Die Freiheitlichen würden dem Antrag der Grünen heute zustimmen, erklärte Abgeordneter Harald JANNACH (F), da die Regierung für die Milchbauern bis jetzt viel zu wenig gemacht habe. Seit Mai stagniere der Literpreis für die Milch bei 27 Cent, was nur als Schande bezeichnet werden könne. Wirklich verdienen würden nur die Handelsketten, die für einen Liter Milch 36 Cent erhalten und zusätzlich noch mit EU-Agrarmitteln gefördert würden. So erhalte etwa die Hofer KG jährlich über 220.000 €, damit sie die Milch um 59 Cent an die Konsumenten verscherbeln könne.

Abgeordneter Wolfgang SPADIUT (B) kündigte zunächst die Unterstützung des G-Antrags durch seine Fraktion an.

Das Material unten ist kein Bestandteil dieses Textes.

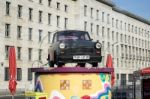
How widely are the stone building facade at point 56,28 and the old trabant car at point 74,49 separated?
22264 millimetres

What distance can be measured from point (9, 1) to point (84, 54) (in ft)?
178

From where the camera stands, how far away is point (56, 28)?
82062mm

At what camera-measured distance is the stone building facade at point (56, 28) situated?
225ft

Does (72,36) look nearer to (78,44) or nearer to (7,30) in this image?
(78,44)

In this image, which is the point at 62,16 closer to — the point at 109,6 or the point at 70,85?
the point at 109,6

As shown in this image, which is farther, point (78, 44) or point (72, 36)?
point (72, 36)

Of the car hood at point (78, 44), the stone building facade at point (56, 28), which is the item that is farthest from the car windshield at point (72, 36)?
the stone building facade at point (56, 28)

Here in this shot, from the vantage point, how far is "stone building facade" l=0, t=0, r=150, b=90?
68.4 meters

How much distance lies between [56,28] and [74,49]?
64864 millimetres

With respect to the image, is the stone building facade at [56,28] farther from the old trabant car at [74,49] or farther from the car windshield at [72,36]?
the old trabant car at [74,49]

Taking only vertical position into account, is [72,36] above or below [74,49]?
above

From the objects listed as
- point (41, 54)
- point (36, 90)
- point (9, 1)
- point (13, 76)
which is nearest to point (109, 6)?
point (41, 54)

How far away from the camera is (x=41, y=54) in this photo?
76.1 meters

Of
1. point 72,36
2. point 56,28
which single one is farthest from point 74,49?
point 56,28
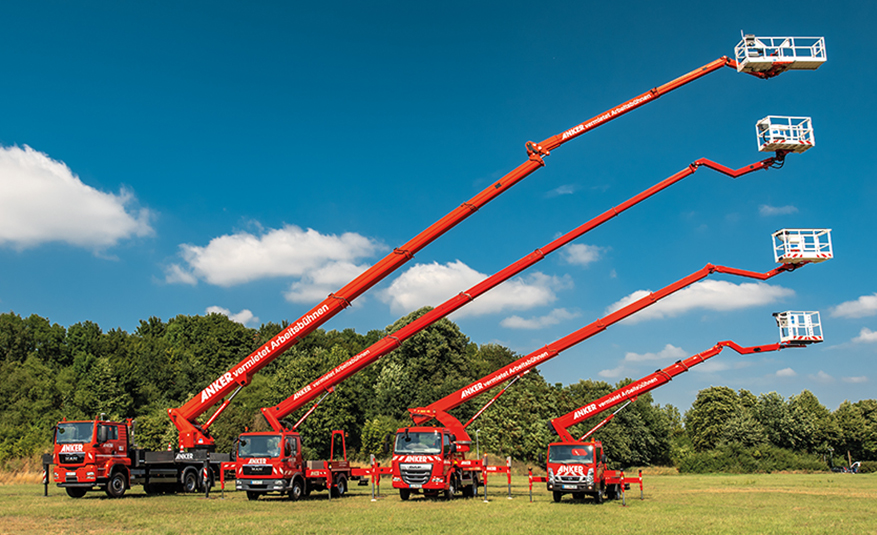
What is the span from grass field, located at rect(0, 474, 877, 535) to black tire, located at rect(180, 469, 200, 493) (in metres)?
1.49

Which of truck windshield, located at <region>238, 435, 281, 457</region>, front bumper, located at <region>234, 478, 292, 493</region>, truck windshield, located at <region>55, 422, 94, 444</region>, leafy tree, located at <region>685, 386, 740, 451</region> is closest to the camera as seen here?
truck windshield, located at <region>55, 422, 94, 444</region>

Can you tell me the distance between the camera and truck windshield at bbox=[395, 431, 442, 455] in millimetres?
25984

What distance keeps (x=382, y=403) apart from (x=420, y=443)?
4195 cm

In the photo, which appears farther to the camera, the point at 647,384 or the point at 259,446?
the point at 647,384

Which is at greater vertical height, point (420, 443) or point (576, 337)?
point (576, 337)

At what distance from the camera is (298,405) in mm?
28609

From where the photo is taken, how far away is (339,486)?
2802 cm

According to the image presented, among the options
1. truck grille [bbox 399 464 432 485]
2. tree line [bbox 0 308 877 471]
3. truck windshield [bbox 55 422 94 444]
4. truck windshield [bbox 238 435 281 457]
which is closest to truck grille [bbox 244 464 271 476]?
truck windshield [bbox 238 435 281 457]

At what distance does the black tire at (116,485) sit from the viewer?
2552cm

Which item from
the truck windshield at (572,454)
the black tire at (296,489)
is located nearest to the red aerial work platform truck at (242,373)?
the black tire at (296,489)

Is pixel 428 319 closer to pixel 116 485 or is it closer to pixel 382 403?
pixel 116 485

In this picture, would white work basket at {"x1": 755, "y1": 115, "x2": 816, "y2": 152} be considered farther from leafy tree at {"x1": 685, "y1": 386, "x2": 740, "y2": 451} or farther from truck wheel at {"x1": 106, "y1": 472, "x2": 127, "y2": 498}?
leafy tree at {"x1": 685, "y1": 386, "x2": 740, "y2": 451}

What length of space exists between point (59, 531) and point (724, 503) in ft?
72.6

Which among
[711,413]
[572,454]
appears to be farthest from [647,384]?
[711,413]
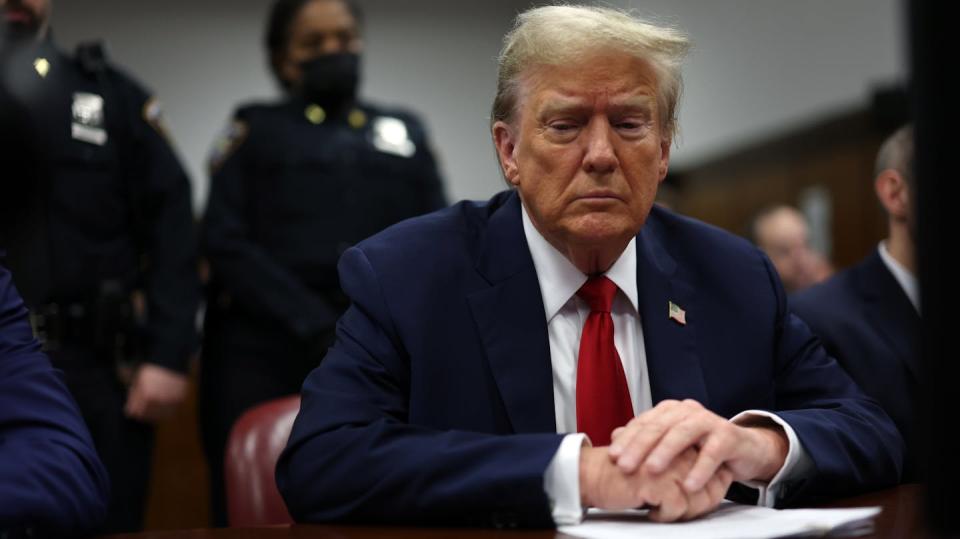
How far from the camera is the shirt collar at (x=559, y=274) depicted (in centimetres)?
196

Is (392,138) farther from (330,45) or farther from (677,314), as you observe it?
(677,314)

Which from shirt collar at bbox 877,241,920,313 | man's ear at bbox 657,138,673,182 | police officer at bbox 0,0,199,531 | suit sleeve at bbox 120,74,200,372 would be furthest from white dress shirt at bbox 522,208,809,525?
suit sleeve at bbox 120,74,200,372

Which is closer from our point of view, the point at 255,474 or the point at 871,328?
the point at 255,474

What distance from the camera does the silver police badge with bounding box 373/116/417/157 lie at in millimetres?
3855

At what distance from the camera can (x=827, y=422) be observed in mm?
1814

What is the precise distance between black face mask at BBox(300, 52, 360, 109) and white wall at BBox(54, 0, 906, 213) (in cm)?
495

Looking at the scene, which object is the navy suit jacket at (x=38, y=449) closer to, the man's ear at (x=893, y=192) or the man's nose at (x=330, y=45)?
the man's ear at (x=893, y=192)

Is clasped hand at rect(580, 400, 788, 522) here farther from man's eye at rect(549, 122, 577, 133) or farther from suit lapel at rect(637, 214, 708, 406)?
man's eye at rect(549, 122, 577, 133)

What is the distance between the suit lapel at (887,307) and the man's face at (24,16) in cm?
198

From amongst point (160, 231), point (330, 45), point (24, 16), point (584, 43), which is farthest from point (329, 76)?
point (584, 43)

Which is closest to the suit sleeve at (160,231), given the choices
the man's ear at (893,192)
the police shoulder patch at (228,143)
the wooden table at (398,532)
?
the police shoulder patch at (228,143)

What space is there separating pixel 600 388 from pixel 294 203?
203 cm

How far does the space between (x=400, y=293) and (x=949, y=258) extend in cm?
129

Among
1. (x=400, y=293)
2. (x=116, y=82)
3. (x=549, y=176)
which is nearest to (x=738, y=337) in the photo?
(x=549, y=176)
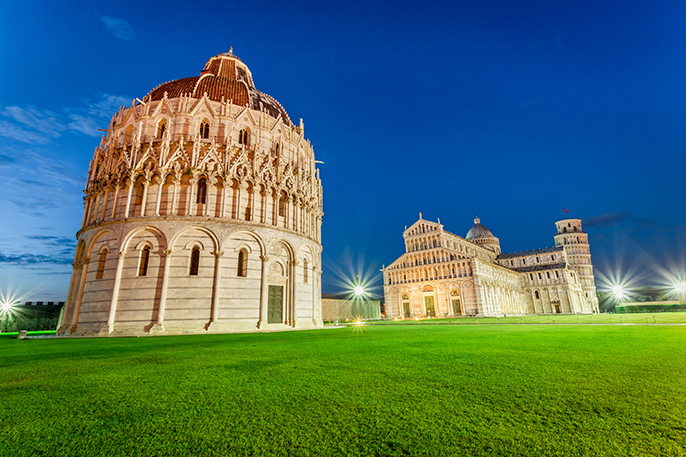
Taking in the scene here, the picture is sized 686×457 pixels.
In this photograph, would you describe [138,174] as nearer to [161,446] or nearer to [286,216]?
[286,216]

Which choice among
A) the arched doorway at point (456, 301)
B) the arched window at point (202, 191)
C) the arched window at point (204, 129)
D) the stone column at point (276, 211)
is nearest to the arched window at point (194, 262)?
the arched window at point (202, 191)

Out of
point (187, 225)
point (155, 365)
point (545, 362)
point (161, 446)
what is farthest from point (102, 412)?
point (187, 225)

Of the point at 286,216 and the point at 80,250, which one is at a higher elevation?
the point at 286,216

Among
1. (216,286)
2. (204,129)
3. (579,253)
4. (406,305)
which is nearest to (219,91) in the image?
(204,129)

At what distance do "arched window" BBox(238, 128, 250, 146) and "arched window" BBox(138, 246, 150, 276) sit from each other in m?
11.5

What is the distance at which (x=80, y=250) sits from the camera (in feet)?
86.8

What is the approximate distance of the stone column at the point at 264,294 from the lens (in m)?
23.9

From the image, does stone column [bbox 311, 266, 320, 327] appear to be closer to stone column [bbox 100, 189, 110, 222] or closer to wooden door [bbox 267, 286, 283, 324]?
wooden door [bbox 267, 286, 283, 324]

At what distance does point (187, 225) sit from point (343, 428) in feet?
74.7

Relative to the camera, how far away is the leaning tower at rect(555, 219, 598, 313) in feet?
311

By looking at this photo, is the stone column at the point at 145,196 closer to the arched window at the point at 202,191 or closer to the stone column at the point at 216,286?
the arched window at the point at 202,191

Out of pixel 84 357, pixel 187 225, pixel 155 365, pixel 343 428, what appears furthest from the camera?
pixel 187 225

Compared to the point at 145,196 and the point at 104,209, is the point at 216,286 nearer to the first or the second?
the point at 145,196

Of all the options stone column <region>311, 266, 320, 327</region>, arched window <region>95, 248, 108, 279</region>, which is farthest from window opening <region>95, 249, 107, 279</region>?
stone column <region>311, 266, 320, 327</region>
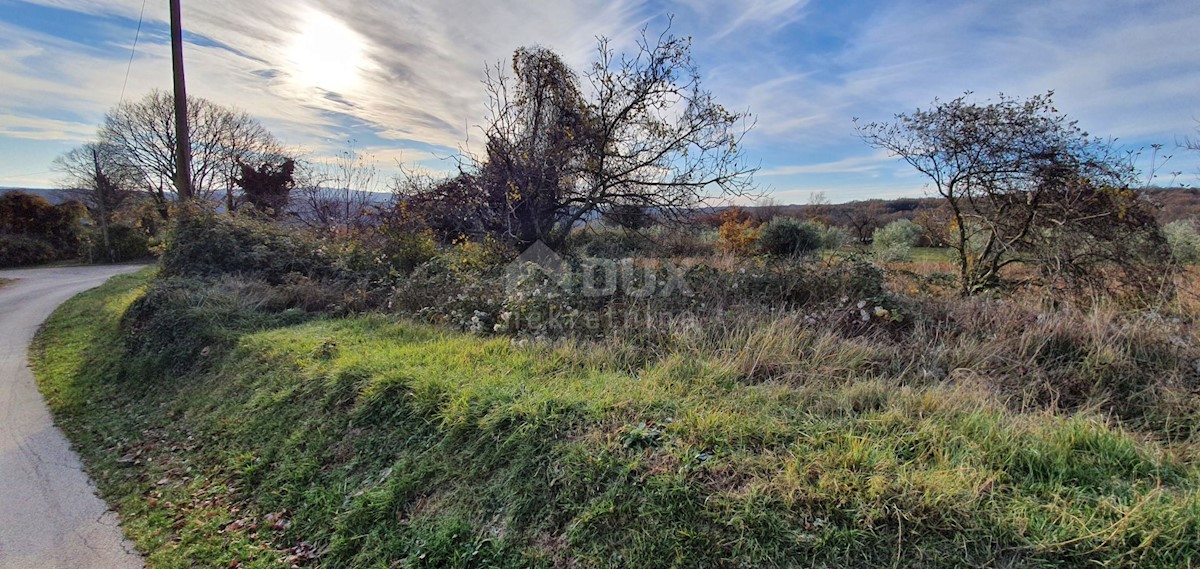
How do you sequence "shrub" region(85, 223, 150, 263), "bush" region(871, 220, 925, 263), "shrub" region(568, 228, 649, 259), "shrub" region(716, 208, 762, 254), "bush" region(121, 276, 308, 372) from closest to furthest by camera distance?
"bush" region(121, 276, 308, 372)
"shrub" region(568, 228, 649, 259)
"shrub" region(716, 208, 762, 254)
"bush" region(871, 220, 925, 263)
"shrub" region(85, 223, 150, 263)

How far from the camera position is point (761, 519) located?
220 cm

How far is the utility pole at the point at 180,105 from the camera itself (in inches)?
444

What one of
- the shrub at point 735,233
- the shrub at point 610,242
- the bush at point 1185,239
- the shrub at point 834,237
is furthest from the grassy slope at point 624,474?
the shrub at point 834,237

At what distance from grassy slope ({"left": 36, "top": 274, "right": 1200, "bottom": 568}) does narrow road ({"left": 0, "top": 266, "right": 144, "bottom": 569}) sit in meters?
0.15

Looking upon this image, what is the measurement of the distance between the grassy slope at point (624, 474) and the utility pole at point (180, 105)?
364 inches

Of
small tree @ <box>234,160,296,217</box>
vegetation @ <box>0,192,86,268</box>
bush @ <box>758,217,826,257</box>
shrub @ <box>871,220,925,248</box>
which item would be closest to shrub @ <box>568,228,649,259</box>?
bush @ <box>758,217,826,257</box>

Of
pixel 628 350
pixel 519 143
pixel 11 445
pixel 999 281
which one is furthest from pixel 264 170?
pixel 999 281

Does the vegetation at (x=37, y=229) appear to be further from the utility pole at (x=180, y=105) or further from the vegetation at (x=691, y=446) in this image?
the vegetation at (x=691, y=446)

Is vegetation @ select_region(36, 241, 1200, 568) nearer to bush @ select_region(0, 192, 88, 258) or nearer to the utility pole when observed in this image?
the utility pole

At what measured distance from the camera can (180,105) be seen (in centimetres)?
1169

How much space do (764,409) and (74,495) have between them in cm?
503

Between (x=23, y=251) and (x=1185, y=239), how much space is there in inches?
1497

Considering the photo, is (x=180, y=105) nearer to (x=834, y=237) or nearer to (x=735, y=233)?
(x=735, y=233)

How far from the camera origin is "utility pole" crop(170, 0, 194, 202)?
1127 cm
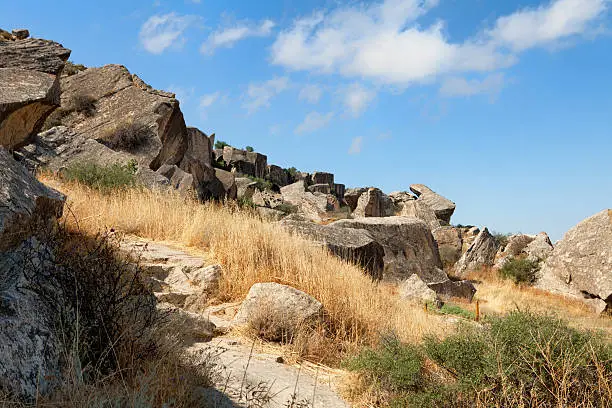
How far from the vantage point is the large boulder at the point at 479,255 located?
821 inches

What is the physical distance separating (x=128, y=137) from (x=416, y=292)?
7759 millimetres

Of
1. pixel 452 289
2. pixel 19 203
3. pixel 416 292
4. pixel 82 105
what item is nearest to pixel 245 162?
pixel 82 105

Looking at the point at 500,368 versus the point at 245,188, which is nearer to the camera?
the point at 500,368

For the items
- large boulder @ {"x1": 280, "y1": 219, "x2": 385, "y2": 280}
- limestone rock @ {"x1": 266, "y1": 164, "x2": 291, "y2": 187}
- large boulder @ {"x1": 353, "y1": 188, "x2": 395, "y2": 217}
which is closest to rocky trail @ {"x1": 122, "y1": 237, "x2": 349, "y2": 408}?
large boulder @ {"x1": 280, "y1": 219, "x2": 385, "y2": 280}

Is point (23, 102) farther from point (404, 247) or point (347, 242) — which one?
point (404, 247)

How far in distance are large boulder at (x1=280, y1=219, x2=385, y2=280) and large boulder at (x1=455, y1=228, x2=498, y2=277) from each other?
1080cm

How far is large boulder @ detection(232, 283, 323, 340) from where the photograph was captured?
595 centimetres

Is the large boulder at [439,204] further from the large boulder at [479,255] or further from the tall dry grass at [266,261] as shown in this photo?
the tall dry grass at [266,261]

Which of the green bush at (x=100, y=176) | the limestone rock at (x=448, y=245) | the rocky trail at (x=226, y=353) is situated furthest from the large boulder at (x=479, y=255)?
the rocky trail at (x=226, y=353)

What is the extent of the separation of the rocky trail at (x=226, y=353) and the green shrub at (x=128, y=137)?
6306 millimetres

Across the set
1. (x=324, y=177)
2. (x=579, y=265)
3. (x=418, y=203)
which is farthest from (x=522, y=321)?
(x=324, y=177)

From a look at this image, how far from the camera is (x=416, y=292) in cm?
1159

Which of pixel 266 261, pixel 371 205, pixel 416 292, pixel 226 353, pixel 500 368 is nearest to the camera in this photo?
pixel 500 368

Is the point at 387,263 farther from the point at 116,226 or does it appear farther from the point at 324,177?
the point at 324,177
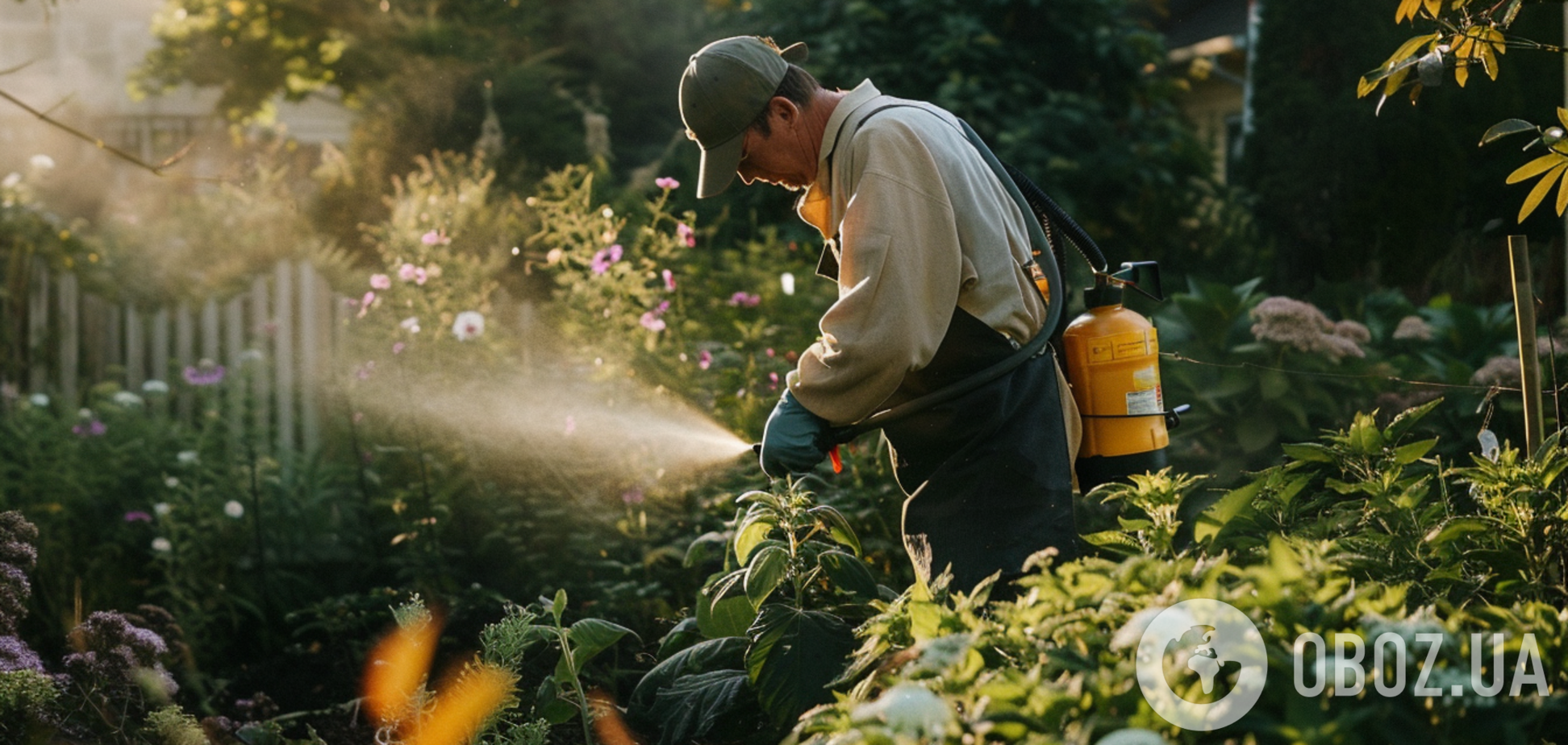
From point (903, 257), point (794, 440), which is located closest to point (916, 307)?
point (903, 257)

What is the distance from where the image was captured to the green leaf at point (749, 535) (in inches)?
111

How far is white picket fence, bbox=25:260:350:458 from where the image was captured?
5.95 m

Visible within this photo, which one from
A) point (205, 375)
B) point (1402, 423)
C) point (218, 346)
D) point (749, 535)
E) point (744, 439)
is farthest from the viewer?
point (218, 346)

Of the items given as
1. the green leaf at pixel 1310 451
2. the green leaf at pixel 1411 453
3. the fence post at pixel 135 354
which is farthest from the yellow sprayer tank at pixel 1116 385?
the fence post at pixel 135 354

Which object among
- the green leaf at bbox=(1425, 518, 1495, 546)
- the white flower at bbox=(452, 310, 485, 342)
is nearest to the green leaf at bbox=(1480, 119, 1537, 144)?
the green leaf at bbox=(1425, 518, 1495, 546)

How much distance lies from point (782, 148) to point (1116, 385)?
0.85 m

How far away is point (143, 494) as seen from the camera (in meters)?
5.11

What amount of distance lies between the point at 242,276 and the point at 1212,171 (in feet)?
21.4

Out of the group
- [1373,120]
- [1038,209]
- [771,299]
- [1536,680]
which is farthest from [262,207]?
[1536,680]

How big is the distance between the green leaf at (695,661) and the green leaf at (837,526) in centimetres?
30

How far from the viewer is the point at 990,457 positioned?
268cm

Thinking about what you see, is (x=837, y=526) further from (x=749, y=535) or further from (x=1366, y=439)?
(x=1366, y=439)

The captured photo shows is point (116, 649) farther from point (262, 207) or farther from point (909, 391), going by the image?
point (262, 207)

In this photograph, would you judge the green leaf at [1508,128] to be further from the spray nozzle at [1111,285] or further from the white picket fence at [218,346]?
the white picket fence at [218,346]
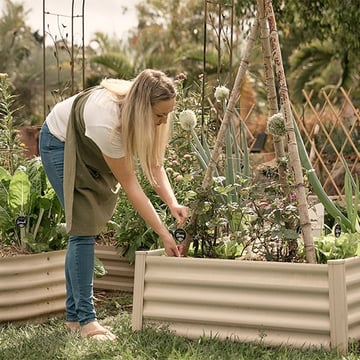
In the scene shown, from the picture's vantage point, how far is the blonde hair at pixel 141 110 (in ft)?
8.92

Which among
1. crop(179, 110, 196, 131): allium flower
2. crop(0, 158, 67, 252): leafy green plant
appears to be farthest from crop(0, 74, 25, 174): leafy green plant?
crop(179, 110, 196, 131): allium flower

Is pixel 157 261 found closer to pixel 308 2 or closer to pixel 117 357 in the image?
pixel 117 357

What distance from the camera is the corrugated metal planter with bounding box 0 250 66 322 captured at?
317cm

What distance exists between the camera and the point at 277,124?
2.85m

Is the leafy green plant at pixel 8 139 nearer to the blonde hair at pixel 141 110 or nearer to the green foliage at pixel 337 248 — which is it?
the blonde hair at pixel 141 110

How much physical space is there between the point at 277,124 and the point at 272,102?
0.65 ft

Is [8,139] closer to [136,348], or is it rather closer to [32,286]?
[32,286]

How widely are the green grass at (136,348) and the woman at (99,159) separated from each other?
0.37ft

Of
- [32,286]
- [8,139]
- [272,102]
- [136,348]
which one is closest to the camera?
[136,348]

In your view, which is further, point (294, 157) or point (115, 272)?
point (115, 272)

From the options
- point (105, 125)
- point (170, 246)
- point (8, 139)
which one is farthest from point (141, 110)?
point (8, 139)

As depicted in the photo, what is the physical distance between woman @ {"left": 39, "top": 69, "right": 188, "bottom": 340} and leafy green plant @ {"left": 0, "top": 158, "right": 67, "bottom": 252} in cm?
37

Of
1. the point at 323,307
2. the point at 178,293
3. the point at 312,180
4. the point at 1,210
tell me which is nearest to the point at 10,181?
the point at 1,210

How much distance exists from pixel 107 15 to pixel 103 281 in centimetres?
2110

Aufgrund der Untätigkeit der Regierung wären die Bauern gezwungen zu streiken, damit sie in Brüssel endlich einmal gehört würden. Spadiut trat dafür ein, die Saldierung auszusetzen, weil dann die Milchmenge zurückgehen und der Preis steigen würde.

Abgeordnete Gabriela MOSER (G) erinnerte ebenfalls daran, dass die Landwirte seit Mai nur mehr 27 Cent für einen Liter Milch erhalten. Die ÖVP, die sich immer die Vertretung der Bauern auf ihre Fahnen geheftet habe, habe sich offenbar in Brüssel zu wenig dafür eingesetzt, dass die Quote gesenkt werde. Damit werde in Kauf genommen, dass viele Arbeitsplätze im ländlichen Raum verloren gehen, kritisierte Moser. Auf der anderen Seite werde aber etwa der Export von "Red Bull" in die USA subventioniert.

Bei der Abstimmung wurde der G-Antrag dem Ausschuss für Land- und Forstwirtschaft zur Berichterstattung über den Antrag 760/A[E] betreffend Sofortmaßnahmen für die Zukunft der Milchbetriebe eine Frist bis zum 20. Oktober 2009 zu setzen, abgelehnt.